Tidak hanya tukang ojek, beberapa kendaraan angkutan desa roda empat juga
meramaikan hiruk pikuk pelabuhan pagi ini. Sebuah kapal besar tak lama lagi
akan bersandar di pelabuhan. Raungan Sirine Kapal Perintis Sabuk Nusantara 37
memecah keheningan pagi beberapa waktu setelah waktu shalat subuh hampir usai.

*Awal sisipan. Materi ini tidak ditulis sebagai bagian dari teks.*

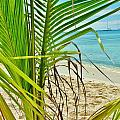 Palm Beach by Marie-france Quesnel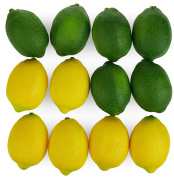 Large Artificial Lemons and Limes, Realistic Decorative Home Kitchen Fake Prop Fruit - Set of 12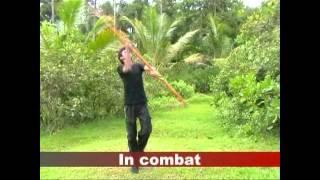 An experiment of Sri Lankan kung fu martial art - part2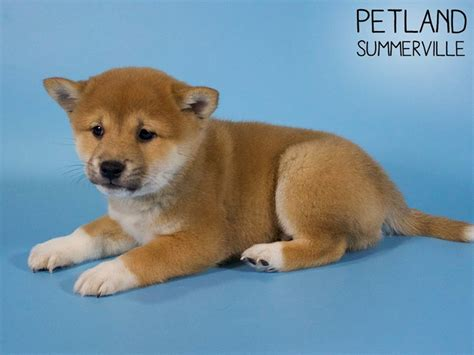 6xresearch source both tail types curl towards the recognize the dog's fur color. Shiba Inu-DOG-Male-Red Sesame-2805594-Petland Summerville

Kapal Perintis Sabuk Nusantara 37 merupakan salah satu moda transportasi laut yang menghubungkan Kota
Padang dengan Kabupaten Kepulauan Mentawai. Diperkirakan berangkat dari Padang
tadi malam. Kapal ini mampu melarung sepi dari Padang hingga Sipora selama 8-12
jam. Tali kapal dilemparkan ke daratan untuk ditambatkan oleh petugas
pelabuhan. Tidak lama berselang, pintu samping kapal dibuka dan para pengguna
jasa angkutan ini keluar satu persatu. Beberapa ada yang telah dijemput
keluarga, sebagian lagi menggunakan ojek dan angkutan desa yang tersedia.
Pelabuhan Tuapeijat
Kantor Pelabuhan Tuapeijat
Kembali lagi ke pelabuhan. Beberapa warung
tenda menghadirkan sarapan pagi yang tercium aromanya dari kejauhan. Ada
lontong dan pical Padang. Aneh rasanya menyebutkan Lontong Padang disini,
seperti menyebutkan Mie Aceh ketika berada di Aceh. Seperti Mpek Mpek Palembang
di tepian Sungai Musi sana, tidak pernah dituliskan di kedainya menu “Mpek Mpek
Palembang”. Mereka hanya menuliskan Mpek Mpek saja. Tidak sempat menikmati
Lontong di Padang, Mentawai menjadi uji coba pertama Lontong Nagari
Minangkabau. Mentawai sangat layak disebut sebagai Nagari Minangkabau karena
masih dalam bingkai kesatuan Provinsi Sumatera Barat. Meskipun berada di
Kepulauan dan mempunyai adab dan istiadat yang berbeda dengan Minang Daratan. Meski
berbeda, simbol simbol bendera Minang terlihat di sepanjang jalan. Beberapa
bangunan menunjukkan pernyataan sikap bahwa Mentawai juga Minangkabau. Pada
bagian atap terlihat atap runcing yang menjulang ke langit. Bahan ijuk seperti
Rumah Gadang lama digantikan dengan seng. Ornamen motif bunga, akar, daun tidak
terlalu terlihat, mungkin ini yang membedakan dengan ukiran-ukiran rumah di
Mentawai.
Lontong sayur dan pical Padang menjadi ciri
khas sarapan pagi di Tuapeijat. Warung tenda ini tidak bersifat permanen. Sebuah
mobil disulap menjadi dapurnya, disandingkan dengan beberapa meja dan kursi
beratapkan tenda besar. Sepiring lontong saya pesan pagi itu ditemani segelas
kopi. Meski berasal dari satu daratan Sumatera, kopi yang disuguhkan berbeda
rasa. Aroma kopi tidak terlalu wangi. Disajikan dengan cara tubruk (tanpa
saring), sejatinya kopi ini tidak menggugah selera. Kopi yang disajikan tidak
terlalu asam meski tidak disaring berkali kali. Hal ini yang membuat kopi pagi
di Tuapeijat menjadi berbeda. Biji-biji halus kopi lekas turun ke dasar,
meninggalkan sari kopi kenikmatan dalam gelas. Warnanya cenderung kecoklatan
tidak pekat. Meski berada di dapur yang dapat berpindah-pindah, kuah lontong
pagi ini cukup panas. Aromanya mewangi mengundang air liur ke rongga-rongga
lidah. Kerupuk merah yang diremas pecah menandakan jatidiri sarapan pagi Minang
sejati. Bertemankan telur rebus bulat yang disirami sambal merah. Sambal merah
digoreng hingga setengah masak untuk kemudian disajikan.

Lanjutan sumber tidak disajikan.